Glauber Severino, Autres Brésil, 9 avril 2019
Ce 7 avril à Rio de Janeiro, Evaldo dos Santos Rosa, un musicien de 51 ans, conduit sa famille en voiture chez des amis pour y fêter la naissance d’un enfant. Soudain, sa voiture est criblée de balles tirées par des soldats en patrouille dans le quartier de Guadalupe (zone ouest de la ville) : 80 impacts au total. Evaldo arrive in extremis à faire virer la voiture pour protéger sa femme, son fils de sept ans et sa filleule de treize ans, assis à l’arrière. Ceux-ci s’en sont miraculeusement sortis indemnes. Mais le musicien, ainsi qu’un passant, sont tués. Le beau-père d’Evaldo, assis sur le siège passager, a été blessé.
Le commissaire de police responsable de l’enquête a déclaré que les militaires ont vraisemblablement tiré sur la voiture « par erreur ». Après avoir livré plusieurs versions contradictoires, le commandement local a décidé de renvoyer de leurs fonctions dix des douze militaires présents, qui ont également été arrêtés pour violation des règlements. Mais c’est finalement l’état-major brésilien qui décidera d’éventuelles poursuites pénales, comme le prévoit une loi promulguée en 2017 qui exempte l’armée de rendre des comptes devant la justice civile.
Snipers sur les toits et projet de loi instaurant un « permis de tuer » pour la police
Durant les mois de janvier et février 2019, les forces de l’ordre ont été particulièrement meurtrières dans l’État de Rio de Janeiro : 305 homicides « dus à l’intervention d’un agent de l’État » – policier ou militaire – ont été recensés par l’Institut de sécurité publique (ISP), contre 259 pour la même période en 2018, en augmentation de 18 %. Soit plus de cinq personnes tuées par jour par les force de l’ordre ! Sur l’ensemble des 1375 homicides perpétrés à Rio de février à décembre 2018, un quart sont imputables à des policiers et des militaires, selon l’Observatoire de l’intervention. Le chiffre est en augmentation comparé à 2017 [1].
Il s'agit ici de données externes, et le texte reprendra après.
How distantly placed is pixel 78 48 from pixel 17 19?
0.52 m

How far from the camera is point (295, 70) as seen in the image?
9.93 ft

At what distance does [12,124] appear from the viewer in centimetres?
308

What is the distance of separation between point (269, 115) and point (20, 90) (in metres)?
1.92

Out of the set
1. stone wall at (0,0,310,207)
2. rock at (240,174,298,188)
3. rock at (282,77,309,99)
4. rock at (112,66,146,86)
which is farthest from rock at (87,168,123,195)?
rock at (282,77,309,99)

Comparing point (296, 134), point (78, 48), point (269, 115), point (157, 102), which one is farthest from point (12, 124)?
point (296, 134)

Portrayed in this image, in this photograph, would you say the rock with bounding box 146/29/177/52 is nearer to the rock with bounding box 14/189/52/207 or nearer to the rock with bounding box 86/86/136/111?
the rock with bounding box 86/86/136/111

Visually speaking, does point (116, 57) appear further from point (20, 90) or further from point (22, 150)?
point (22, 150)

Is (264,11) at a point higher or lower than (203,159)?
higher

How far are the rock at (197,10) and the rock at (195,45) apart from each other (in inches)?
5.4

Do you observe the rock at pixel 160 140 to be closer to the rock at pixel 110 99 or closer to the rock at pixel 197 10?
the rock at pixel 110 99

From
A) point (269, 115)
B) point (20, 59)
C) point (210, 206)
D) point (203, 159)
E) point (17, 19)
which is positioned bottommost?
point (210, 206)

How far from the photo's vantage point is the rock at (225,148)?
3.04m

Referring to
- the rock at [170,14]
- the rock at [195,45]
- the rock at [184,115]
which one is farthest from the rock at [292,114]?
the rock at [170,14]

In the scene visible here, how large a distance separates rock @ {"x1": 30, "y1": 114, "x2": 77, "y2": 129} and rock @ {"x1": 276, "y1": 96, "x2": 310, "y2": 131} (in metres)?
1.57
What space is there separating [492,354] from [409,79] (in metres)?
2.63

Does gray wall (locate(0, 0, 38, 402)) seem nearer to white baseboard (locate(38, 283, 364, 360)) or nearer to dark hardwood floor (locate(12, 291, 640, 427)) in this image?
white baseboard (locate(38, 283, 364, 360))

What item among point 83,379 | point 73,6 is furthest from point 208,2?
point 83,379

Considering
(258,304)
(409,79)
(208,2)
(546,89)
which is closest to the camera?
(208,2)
Cette augmentation des homicides perpétrés par les forces de l’ordre intervient alors qu’un nouveau gouverneur dirige l’État de Rio depuis les élections d’octobre 2018 : Wilson Witzel, du Parti social-chrétien (PSC, droite). Ancien militaire de la marine et ex-juge fédéral, il a promis de laisser carte blanche à la police. Proche du lobby parlementaire dit « de la balle », les pro-armes, qui a soutenu la candidature du président d’extrême-droite Jair Bolsonaro [2], le nouveau gouverneur promeut une politique d’élimination physique des « bandits », préconisant le recours à des snipers, postés sur les points hauts de la ville, pour neutraliser les membres des bandes liées au trafic de drogues.
Ce programme de sécurité publique ultra-violent est soutenu par le président Jair Bolsonaro. Un projet de loi fédérale « anti-crime et anti-corruption » est d’ailleurs en préparation. Il prévoit notamment que les exactions policières puissent être considérées comme de la légitime défense lorsque l’agent des forces d’ordre agit « sous l’emprise d’une peur excusable, de la surprise ou d’une émotion violente ». La mesure est dénoncée par la société civile comme un « permis de tuer », qui ciblera encore davantage les quartiers populaires et la population brésilienne noire, particulièrement visée par les tirs policiers. Une campagne a été lancée par des mouvements sociaux et les ONG contre ce projet, qu’ils jugent totalement inefficaces dans un pays rongé par la criminalité, la corruption, les gangs ou les milices politico-mafieuses souvent liées à la droite extrême et très présentes à Rio.